The generated images are now being shown in the full screen, along with details about how they were generated.
She has assigned a 1-star rating to each of the two generated images to indicate that they are not directly usable but may be worth developing further.
Anna now has several options for developing this result further, either via the context menu for this entire generation attempt (as shown here) or via the context menu for either of the generated images.
If she chooses one of these options, Anna will see the results in a full-window box with a similar structure.

Benefits

Even though COLL-E offers a good deal of unusual functionality and repesentations (as can be seen from the first screenshot above), users are free at all times to use the full-window view shown here, which resembles most other UIs for image generation.
ChatGPT often helps to improve prompt quality by supplying a more detailed description of the desired image than people normally type in themselves.
The human participants can exploit their deeper understanding of the purpose of the image by editing ChatGPT’s prompt.
Because of the markup, all participants can see the respective contributions of ChatGPT and the human user to the prompt.
The star rating system enables Anna to record her assessment that both result images may be worth trying to improve upon. Otherwise, she would be more or less forced at this point to abandon one of the images and continue working with the other one.

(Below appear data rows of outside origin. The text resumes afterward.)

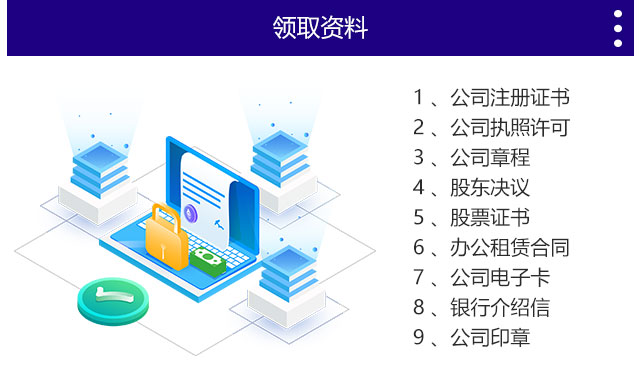 领取资料

1、公司注册证书
2、公司执照许可
3、公司章程
4、股东决议
5、股票证书
6、办公租赁合同
7、公司电子卡
8、银行介绍信
9、公司印章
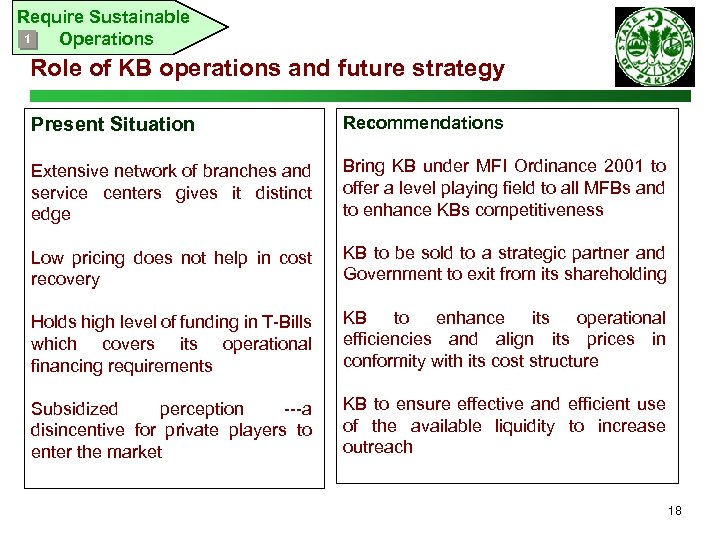 Require Sustainable
1 Operations

STATE BANK OF PAKISTAN

Role of KB operations and future strategy

Present Situation

Extensive network of branches and service centers gives it distinct edge

Low pricing does not help in cost recovery

Holds high level of funding in T-Bills which covers its operational financing requirements

Subsidized perception ---a disincentive for private players to enter the market

Recommendations

Bring KB under MFI Ordinance 2001 to offer a level playing field to all MFBs and to enhance KBs competitiveness

KB to be sold to a strategic partner and Government to exit from its shareholding

KB to enhance its operational efficiencies and align its prices in conformity with its cost structure

KB to ensure effective and efficient use of the available liquidity to increase outreach

18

3. (A bit later:) Inspect the “generation history” so far

What you can do

At any time, you can change the view to see how particular results were created.
In this view, each generation attempt is shown in a card within the tree-like structure shown in the first screenshot: A card Y is directly to the right of X if the generation attempt that Y displays is the result of choosing one of the generation options offered in X.
Here, we can see (in the top card on the right) how Anna tried to improve on the first image that she had obtained -- without actually getting a better result.
The card in the bottom right shows how, a bit later, Peter tried in a different way to improve on Anna’s second result image.

Benefits

The generation history helps you to learn quickly about what image generation tactics do and do not work in the specific context at hand. For example, Anna’s attempt to get more expressive and attractive faces yielded no improvement at all. Seeing this result, you would be less inclined to try the same tactic again.
The tree-like representation of generation attempts makes it possible for you to return at any time to any previous generation attempt and try to improve on it. So the group has many more possible paths to obtaining satisfactory results. (To use an analogy to computational local search procedures: You are not restricted to simple hill-climbing but can explore multiple paths as in local beam search.)

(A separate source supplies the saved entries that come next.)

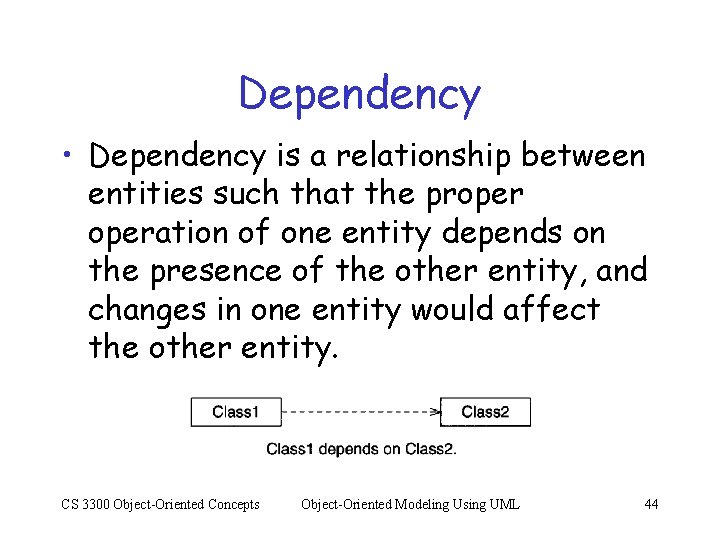 Dependency

• Dependency is a relationship between entities such that the proper operation of one entity depends on the presence of the other entity, and changes in one entity would affect the other entity.

Class1

Class2

Class1 depends on Class2.

CS 3300 Object-Oriented Concepts

Object-Oriented Modeling Using UML

44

4. Get an overview of the most promising results obtained so far

What you can do

In this view, you see for each generation attempt only the resulting images and their ratings.
You can also filter out all images that haven’t been given a rating that reaches a particular threshold (here: 2 stars). Then some cards will be blank and others won’t be shown at all.
You can now select any of the most promising generation attempts to try to improve on its results.

Benefits

The ability to focus temporarily only on the most promising results adds further support for the parallel exploration of options just described.
It also makes it easier to select the final set of images that will actually be made use of -- including taking into account how well the images generated to express the different ideas fit together.

5. Focus on one image while still seeing the overall context

What you can do

At any time, you can tap on an image to view it in one of two larger sizes, while still being able to see how the image is related to the other results obtained so far.

Benefits

You can now decide what (if anything) to do with a given image while taking into account the other generated images and possibly their generation history.